Starting last week, the organization that works to supply low-income Mainers with access to locally grown food began opening a series of farmers markets throughout Portland.

Not only do these markets sell organic vegetables and fruits grown in Maine, they offer a double-coupon program for people receiving the federal nutrition benefits SNAP, often called food stamps, and WIC, including the program’s farmers market vouchers and fruit and vegetable vouchers.

and Joe Appel’s wine column where he explains there just aren’t yet any good local wines that are made from native grapes (e.g. Concord),

In response to my column last week on American wines, a reader wrote that he was “bothered” that all the wines I described, while made in this country, used European varietals. “Surely,” he wrote, “there are good Niagara or Concord wines that exist and are worthy of consideration as truly American wines?” No, there aren’t.

Boston Globe: Two Fat Cats

The Boston Globe has published a profile of Two Fat Cats bakery on India Street.

The demand for traditional American confections was there, and [Dana] Street was anxious to back the project. He needed a partner to run the place. That’s where [Kristen] DuShane came in, with her two portly feline pets, Jacq and Lily, who could often be found snoozing in the building’s upstairs apartment, where DuShane lived until recently. “There was nowhere that just made a good, from-scratch cake,’’ she says.

Man vs Food in Portland

A film crew from Man vs Food was in Maine this past weekend. According to the Press Herald, the show’s host Adam Richman made a stop at Nosh to try the Apocalypse Now burger.

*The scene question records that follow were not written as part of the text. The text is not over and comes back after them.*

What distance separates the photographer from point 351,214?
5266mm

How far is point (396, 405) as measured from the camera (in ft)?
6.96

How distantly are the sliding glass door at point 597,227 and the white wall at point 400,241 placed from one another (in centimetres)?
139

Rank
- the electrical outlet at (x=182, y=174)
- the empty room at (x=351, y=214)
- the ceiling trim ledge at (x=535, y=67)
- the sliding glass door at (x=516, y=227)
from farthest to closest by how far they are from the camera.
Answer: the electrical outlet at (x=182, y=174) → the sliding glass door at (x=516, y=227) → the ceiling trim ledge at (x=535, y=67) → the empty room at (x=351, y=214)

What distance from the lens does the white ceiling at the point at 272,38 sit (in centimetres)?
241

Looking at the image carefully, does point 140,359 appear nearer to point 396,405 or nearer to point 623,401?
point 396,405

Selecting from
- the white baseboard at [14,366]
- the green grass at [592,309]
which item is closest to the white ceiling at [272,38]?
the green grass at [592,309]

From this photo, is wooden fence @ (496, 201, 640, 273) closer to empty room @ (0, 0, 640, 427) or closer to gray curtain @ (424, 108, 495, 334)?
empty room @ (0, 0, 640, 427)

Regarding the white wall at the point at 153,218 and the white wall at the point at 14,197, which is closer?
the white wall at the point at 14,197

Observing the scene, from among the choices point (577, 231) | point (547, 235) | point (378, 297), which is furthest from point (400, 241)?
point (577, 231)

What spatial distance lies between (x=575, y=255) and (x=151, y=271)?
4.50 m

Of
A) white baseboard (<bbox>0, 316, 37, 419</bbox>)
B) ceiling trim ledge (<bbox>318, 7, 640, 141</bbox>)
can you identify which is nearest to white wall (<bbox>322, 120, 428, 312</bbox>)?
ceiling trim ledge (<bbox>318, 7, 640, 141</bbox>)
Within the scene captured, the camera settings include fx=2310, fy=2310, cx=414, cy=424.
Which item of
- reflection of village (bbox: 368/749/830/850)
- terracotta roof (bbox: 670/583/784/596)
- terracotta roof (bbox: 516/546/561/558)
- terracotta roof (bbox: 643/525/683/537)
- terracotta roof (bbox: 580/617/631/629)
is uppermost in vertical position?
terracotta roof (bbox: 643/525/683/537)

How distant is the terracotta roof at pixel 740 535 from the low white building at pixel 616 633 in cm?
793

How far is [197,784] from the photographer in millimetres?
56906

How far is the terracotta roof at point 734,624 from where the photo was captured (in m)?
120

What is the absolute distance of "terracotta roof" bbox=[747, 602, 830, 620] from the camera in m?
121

On Monday Richman visited the Maine State Pier and took a schooner ride. Richman also spent the afternoon and part of the evening at Nosh Kitchen Bar on Congress Street, where Chef Jason Loring made him an “Apocalypse Now” burger – three times.

The burger, which sells for $20, is made with American cheese, seared pork belly, cured bacon, foie gras, mayo, and macerated orange and cherries. Loring said Richman also tried his pork belly reuben.

Sun: Soakology & Shima

Tuesday’s Portland Daily Sun includes a report on Shima’s new lounge area,

Feel like sweet-roasted red pepper? How about Maine shrimp fritter, sauteed prawns or calamari “a la plancha”? The list goes on, including additional entrees and appetizers, ranging from antipasto to cheese plates, from Japanese roast pork to salmon and haddock.

and a profile of the “foot sanctuary and teahouse” that is Soakology,

I’m brought a black almond tea, steamed with milk and honey and “Four Feet” of chocolate. Footprint-shaped wafers of chocolate from Coastline Confections in Cumberland are melted on slices of baguette and sprinkled with seasalt, the perfect internal reinforcement for the detoxifying that the Belgian cocoa is supposedly doing to my blissed out tootsies.